ETL Step 1 - Raw Data Refresh

Published

January 25, 2025

This notebook uses the bikeHelpR package to update a database with the latest bike share data. The package pulls data from https://capitalbikeshare.com which provides an API to access bike share data. The raw data is written to the Content DB database to the bike_raw_data table.

Get data from API

Use the the bikeHelpR package to get the latest data from https://capitalbikeshare.com.

Station status

feeds_station_status <- 
  bikeHelpR::feeds_urls() %>% 
  filter(name == "station_status") %>% 
  pull(url) %>% 
  bikeHelpR::get_data() 

station_status <- 
  feeds_station_status %>%
  magrittr::extract2("data") %>%
  dplyr::mutate(time = feeds_station_status$last_updated) %>%
  dplyr::select(
    is_installed, 
    num_bikes_available, 
    last_reported, 
    is_renting, 
    eightd_has_available_keys, 
    num_docks_available, 
    num_docks_disabled, 
    is_returning, 
    station_id, num_ebikes_available, 
    num_bikes_disabled, 
    time
  )

glimpse(station_status)
Rows: 783
Columns: 12
$ is_installed              <int> 1, 1, 1, 1, 1, 1, 1, 1, 1, 1, 1, 1, 1, 1, 1,…
$ num_bikes_available       <int> 10, 4, 11, 7, 3, 7, 9, 7, 3, 7, 6, 3, 0, 7, …
$ last_reported             <int> 1737766215, 1737766216, 1737766216, 17377662…
$ is_renting                <int> 1, 1, 1, 1, 1, 1, 1, 1, 1, 1, 1, 1, 1, 1, 1,…
$ eightd_has_available_keys <lgl> FALSE, FALSE, FALSE, FALSE, FALSE, FALSE, FA…
$ num_docks_available       <int> 2, 8, 0, 8, 12, 8, 9, 4, 16, 10, 8, 12, 19, …
$ num_docks_disabled        <int> 0, 0, 0, 0, 0, 0, 0, 0, 0, 0, 0, 0, 0, 0, 0,…
$ is_returning              <int> 1, 1, 1, 1, 1, 1, 1, 1, 1, 1, 1, 1, 1, 1, 1,…
$ station_id                <chr> "3d8b6392-9572-4c65-b71c-fd8f03af9ab2", "8d6…
$ num_ebikes_available      <int> 0, 0, 2, 4, 0, 3, 2, 0, 0, 1, 0, 0, 0, 5, 13…
$ num_bikes_disabled        <int> 0, 0, 0, 0, 0, 0, 1, 0, 0, 1, 1, 0, 0, 0, 0,…
$ time                      <dttm> 2025-01-25 00:52:29, 2025-01-25 00:52:29, 2…

Station info

# The station information endpoint.
station_information_url <- 
  bikeHelpR::feeds_urls() %>% 
  filter(name == "station_information") %>% 
  pull(url)

# Call the endpoint to obtain the JSON data.
request <- httr2::request(station_information_url)
response <- httr2::req_perform(request)
json_data <- httr2::resp_body_json(response)
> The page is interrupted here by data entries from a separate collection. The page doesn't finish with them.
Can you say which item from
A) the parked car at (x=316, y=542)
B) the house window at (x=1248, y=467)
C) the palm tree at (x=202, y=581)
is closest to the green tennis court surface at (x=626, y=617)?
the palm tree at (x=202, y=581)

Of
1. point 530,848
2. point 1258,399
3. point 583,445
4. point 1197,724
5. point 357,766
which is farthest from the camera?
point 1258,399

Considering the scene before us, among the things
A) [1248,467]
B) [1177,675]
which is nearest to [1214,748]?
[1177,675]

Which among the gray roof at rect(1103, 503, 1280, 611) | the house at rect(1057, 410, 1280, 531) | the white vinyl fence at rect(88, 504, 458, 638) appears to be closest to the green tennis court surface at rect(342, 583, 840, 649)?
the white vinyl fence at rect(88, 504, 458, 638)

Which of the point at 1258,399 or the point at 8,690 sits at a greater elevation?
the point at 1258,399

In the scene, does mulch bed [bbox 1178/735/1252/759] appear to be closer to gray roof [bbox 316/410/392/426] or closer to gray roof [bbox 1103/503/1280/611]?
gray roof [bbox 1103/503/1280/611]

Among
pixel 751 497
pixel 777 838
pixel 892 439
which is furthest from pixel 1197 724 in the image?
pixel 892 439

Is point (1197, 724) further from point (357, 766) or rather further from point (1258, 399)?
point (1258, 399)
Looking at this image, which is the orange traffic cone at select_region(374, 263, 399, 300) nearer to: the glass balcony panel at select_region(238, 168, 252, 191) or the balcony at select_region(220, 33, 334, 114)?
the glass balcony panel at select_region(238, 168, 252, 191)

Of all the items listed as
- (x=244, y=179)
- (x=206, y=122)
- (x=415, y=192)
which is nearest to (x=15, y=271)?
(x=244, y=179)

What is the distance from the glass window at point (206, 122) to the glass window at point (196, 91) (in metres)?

# Convert the JSON data into a tibble.
station_info <- 
  json_data$data %>%
  as_tibble() %>%
  tidyr::unnest_wider(stations) %>%
  select(station_id, name, lat, lon) %>%
  distinct() %>%
  mutate(
    last_updated = as.POSIXct(
      json_data$last_updated,
      origin = "1970-01-01 00:00:00 UTC"
    )
  )

glimpse(station_info)
Rows: 783
Columns: 5
$ station_id   <chr> "6d5ad96d-a704-4fa6-8b65-3ac643c5aa93", "1890204129337198…
$ name         <chr> "Lincoln Rd & Seaton Pl NE/Harry Thomas Rec Center", "Dor…
$ lat          <dbl> 38.91500, 38.87926, 38.92570, 38.86911, 38.92926, 38.8849…
$ lon          <dbl> -77.00780, -77.23358, -77.07912, -77.27154, -77.24065, -7…
$ last_updated <dttm> 2025-01-25 00:53:29, 2025-01-25 00:53:29, 2025-01-25 00:…

Update database

Write the new data from the API to the database.

con <- dbConnect(
  odbc::odbc(),
  Driver      = "postgresql",
  Server      = Sys.getenv("DB_SERVER"),
  Port        = "5432",
  Database    = "soleng",
  UID         = Sys.getenv("DB_USER"),
  PWD         = Sys.getenv("DB_PASSWORD"),
  BoolsAsChar = "",
  timeout     = 10
)
dbWriteTable(con, 
             name = DBI::Id(schema="content", name="bike_raw_data"), 
             station_status, append = TRUE)
dbWriteTable(con, 
             name = DBI::Id(schema="content", name="bike_station_info"), 
             station_info, overwrite = TRUE)
dbDisconnect(con)
print("Raw data updated 🎉")
[1] "Raw data updated 🎉"

Update the pin

Station info will also be written to a pin. This pin will be accessed by the shiny app so that it can easily get the bike station info without connecting to the database.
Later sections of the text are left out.